** DATA LISTING follows **

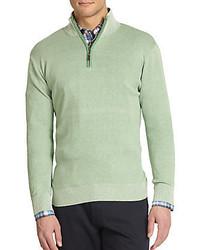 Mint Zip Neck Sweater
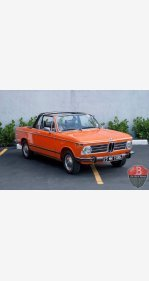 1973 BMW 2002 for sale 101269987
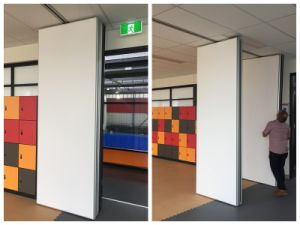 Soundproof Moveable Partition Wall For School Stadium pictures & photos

** End of DATA LISTING **
** DATA LISTING follows **

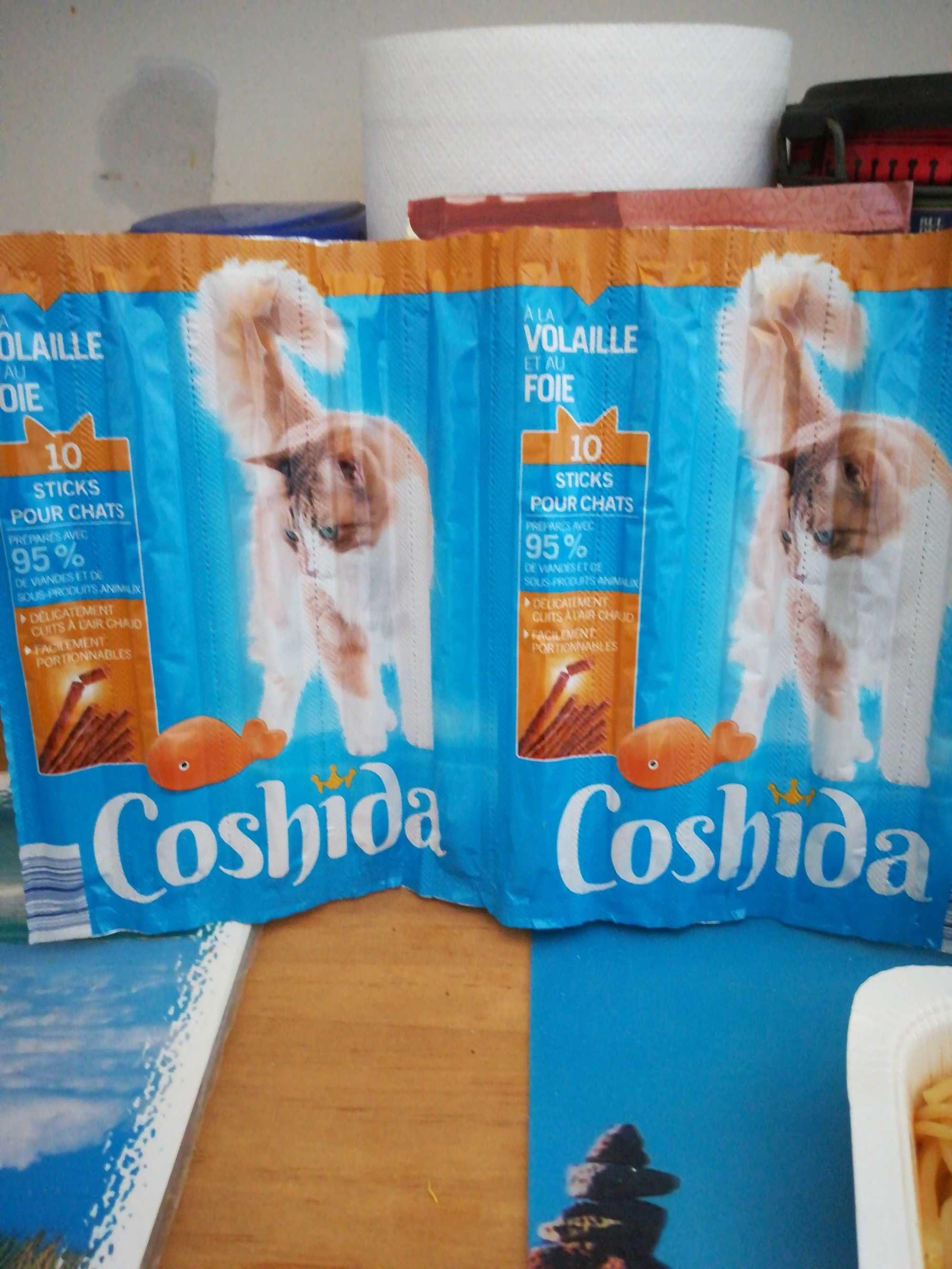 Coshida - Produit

** End of DATA LISTING **

# EXERCISE
Leaving out each picture, repeat exactly the lines above from the one that contains "Mint Zip Neck Sweater" through the one that contains "Soundproof Moveable Partition".

# ANSWER SECTION
 Mint Zip Neck Sweater
 1973 BMW 2002 for sale 101269987
 Soundproof Moveable Partition Wall For School Stadium pictures & photos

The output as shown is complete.